* [INSTRUCTIONS]:
• a. Rewrite the report passage that begins at the words "The Treasury Department" and stops after "of public moneys.", with "depositary" replaced by "custodian".
• b. The report gives the purposes covered by the allotment of some $581,000. List every one of them.

The troops have been promptly paid by the paymasters in person, save in a few instances where payments have been made by check sent by messenger or by express.

The Treasury Department has very recently appointed and constituted one of the local banks a depositary. This fact will greatly facilitate the safe keeping of public moneys.

ENGINEERING.

This branch of the service has been a very important one during nearly the whole year. In August the engineer officer was made president of the board of public works, a civil office, and in that capacity he was the principal executive agent of the department commander in carrying forward the road work to which had been allotted some $581,000 for all purposes connected with roads, public buildings, lighthouse engineering, and harbor works; and special allotments by the Secretary of War of $950,000 additional for roads from funds which Congress had placed at the disposal of the President. As there was no organized plan for handling so vast a sum, nor sufficient organized personnel, all had to be created or procured and in preparation alone a great work was necessary.

* [SUPPLIED MATERIAL]:
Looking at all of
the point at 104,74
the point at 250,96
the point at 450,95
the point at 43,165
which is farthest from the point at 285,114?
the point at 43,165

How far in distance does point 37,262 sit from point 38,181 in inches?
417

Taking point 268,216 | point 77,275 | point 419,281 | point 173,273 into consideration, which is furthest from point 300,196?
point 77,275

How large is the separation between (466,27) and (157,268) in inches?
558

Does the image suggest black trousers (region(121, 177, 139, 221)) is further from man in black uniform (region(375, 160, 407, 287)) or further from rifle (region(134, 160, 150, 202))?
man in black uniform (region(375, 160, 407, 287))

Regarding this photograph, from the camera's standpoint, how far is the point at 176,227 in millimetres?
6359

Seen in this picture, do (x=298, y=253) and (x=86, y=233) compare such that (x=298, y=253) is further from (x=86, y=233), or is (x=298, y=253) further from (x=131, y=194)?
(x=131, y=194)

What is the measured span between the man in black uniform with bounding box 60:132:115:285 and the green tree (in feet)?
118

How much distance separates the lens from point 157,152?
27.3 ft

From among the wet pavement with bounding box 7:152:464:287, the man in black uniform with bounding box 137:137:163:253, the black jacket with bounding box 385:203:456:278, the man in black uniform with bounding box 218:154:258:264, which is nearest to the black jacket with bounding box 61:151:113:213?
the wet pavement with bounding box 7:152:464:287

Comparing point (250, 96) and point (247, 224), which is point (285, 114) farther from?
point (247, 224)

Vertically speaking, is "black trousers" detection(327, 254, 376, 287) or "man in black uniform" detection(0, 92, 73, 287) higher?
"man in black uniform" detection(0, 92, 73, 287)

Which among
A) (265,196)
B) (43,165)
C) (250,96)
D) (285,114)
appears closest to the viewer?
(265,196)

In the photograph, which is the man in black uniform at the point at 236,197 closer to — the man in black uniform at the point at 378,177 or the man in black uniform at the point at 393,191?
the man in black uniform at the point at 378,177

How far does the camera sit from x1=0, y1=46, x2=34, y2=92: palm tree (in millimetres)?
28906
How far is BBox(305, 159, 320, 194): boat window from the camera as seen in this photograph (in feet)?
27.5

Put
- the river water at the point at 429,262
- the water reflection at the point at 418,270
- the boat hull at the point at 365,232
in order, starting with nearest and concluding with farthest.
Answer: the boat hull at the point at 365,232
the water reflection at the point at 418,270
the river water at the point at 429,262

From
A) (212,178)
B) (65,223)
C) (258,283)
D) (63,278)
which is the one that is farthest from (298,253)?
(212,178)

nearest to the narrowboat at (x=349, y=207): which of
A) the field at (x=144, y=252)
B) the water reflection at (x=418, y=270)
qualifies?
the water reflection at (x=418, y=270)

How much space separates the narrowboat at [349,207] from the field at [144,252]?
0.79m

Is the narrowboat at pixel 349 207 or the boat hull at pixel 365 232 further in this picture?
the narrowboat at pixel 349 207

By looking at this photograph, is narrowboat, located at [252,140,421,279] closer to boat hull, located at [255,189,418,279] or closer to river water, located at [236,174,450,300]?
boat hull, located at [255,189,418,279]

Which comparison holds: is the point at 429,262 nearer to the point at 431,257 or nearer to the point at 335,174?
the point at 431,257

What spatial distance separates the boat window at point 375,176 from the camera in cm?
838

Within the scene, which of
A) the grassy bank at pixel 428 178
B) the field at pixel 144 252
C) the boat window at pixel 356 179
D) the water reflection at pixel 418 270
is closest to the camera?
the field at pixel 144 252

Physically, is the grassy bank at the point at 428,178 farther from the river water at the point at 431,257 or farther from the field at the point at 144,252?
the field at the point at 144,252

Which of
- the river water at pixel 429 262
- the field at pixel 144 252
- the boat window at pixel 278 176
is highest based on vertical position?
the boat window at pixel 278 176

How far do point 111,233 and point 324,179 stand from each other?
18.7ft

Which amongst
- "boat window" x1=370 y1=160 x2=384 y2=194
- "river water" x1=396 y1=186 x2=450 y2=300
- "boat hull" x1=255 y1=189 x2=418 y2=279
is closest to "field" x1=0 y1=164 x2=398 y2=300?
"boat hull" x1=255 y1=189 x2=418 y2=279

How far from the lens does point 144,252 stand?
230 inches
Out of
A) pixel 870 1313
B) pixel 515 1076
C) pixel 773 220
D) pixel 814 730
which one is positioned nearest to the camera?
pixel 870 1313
---
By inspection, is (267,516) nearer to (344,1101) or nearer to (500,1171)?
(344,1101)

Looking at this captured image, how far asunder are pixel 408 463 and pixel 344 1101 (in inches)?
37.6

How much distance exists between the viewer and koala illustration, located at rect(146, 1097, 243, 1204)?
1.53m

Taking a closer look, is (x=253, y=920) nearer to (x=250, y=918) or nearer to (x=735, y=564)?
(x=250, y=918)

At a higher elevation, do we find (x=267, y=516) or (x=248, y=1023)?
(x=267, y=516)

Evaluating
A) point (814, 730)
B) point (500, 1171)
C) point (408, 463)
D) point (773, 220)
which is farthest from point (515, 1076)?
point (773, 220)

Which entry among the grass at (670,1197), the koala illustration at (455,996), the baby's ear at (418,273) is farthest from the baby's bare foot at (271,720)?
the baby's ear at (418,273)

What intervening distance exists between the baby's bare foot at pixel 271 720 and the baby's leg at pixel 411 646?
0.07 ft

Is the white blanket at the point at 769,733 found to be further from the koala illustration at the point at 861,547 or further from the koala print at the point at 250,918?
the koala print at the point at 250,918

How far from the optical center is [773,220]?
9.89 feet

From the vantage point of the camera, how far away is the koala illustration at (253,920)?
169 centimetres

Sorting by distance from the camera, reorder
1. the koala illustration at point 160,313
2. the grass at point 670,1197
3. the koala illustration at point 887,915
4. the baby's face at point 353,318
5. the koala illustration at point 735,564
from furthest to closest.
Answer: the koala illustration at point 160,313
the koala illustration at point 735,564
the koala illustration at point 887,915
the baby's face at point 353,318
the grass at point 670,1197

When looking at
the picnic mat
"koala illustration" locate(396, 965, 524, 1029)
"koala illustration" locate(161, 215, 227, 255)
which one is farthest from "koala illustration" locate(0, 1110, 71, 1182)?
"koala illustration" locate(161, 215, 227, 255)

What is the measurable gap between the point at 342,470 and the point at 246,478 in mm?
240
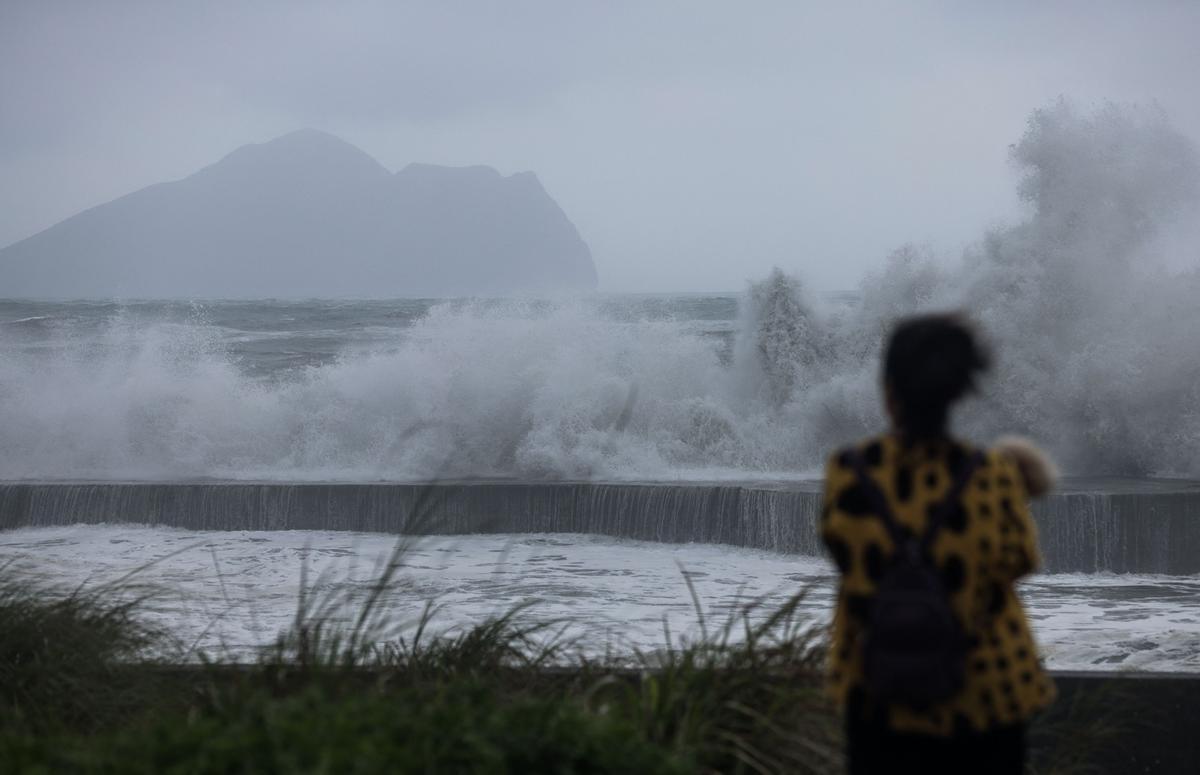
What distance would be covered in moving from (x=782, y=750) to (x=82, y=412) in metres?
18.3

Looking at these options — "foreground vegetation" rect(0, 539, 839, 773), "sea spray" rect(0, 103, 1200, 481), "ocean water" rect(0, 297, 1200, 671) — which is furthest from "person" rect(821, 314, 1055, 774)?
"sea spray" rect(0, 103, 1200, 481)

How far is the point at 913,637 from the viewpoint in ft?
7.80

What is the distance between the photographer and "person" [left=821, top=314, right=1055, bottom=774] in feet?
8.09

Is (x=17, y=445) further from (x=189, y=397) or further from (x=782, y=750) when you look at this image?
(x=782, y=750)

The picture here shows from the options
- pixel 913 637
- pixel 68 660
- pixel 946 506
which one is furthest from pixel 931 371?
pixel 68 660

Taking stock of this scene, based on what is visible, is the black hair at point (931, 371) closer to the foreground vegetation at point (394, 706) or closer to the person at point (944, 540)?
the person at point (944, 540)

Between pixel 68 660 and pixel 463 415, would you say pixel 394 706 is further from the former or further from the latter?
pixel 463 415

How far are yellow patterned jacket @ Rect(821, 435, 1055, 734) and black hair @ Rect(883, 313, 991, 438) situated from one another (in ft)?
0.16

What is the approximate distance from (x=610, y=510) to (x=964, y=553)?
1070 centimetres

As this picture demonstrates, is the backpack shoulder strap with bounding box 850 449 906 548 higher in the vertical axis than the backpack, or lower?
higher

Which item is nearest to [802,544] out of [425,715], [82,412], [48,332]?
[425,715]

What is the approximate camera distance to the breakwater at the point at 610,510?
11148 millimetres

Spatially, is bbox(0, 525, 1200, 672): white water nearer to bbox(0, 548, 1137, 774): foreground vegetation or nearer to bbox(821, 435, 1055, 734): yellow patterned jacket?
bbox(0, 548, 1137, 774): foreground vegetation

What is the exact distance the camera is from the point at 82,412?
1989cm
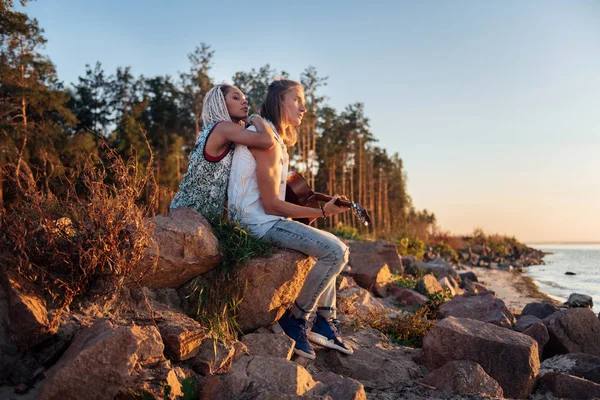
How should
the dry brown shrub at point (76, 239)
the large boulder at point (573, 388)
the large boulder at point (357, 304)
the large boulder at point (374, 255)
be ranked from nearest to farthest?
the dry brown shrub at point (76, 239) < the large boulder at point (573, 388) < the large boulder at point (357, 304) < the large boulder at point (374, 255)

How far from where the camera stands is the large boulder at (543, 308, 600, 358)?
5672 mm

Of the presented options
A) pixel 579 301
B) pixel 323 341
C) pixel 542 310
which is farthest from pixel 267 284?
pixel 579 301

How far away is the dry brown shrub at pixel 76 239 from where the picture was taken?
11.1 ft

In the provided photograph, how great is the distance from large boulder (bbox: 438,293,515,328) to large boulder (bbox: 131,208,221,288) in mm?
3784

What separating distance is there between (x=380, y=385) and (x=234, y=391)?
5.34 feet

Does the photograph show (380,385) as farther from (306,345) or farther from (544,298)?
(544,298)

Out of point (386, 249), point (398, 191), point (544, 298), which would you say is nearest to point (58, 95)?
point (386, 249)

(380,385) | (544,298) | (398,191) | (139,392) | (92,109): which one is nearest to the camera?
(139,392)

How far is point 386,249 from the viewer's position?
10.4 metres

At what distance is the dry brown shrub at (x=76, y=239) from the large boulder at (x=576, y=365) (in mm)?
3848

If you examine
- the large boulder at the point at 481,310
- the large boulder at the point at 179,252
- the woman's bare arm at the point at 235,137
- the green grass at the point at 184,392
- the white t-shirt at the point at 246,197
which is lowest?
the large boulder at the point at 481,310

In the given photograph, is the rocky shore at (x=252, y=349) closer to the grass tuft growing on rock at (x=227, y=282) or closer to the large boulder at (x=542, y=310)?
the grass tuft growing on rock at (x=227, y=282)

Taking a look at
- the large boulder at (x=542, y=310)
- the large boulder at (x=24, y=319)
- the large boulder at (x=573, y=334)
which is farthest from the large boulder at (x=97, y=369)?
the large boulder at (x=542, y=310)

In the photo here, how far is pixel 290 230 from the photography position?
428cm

* [OUTPUTS BY TASK]:
• a.
The Treasury Department has very recently appointed and constituted one of the local banks a custodian. This fact will greatly facilitate the safe keeping of public moneys.

• b.
roads
public buildings
lighthouse engineering
harbor works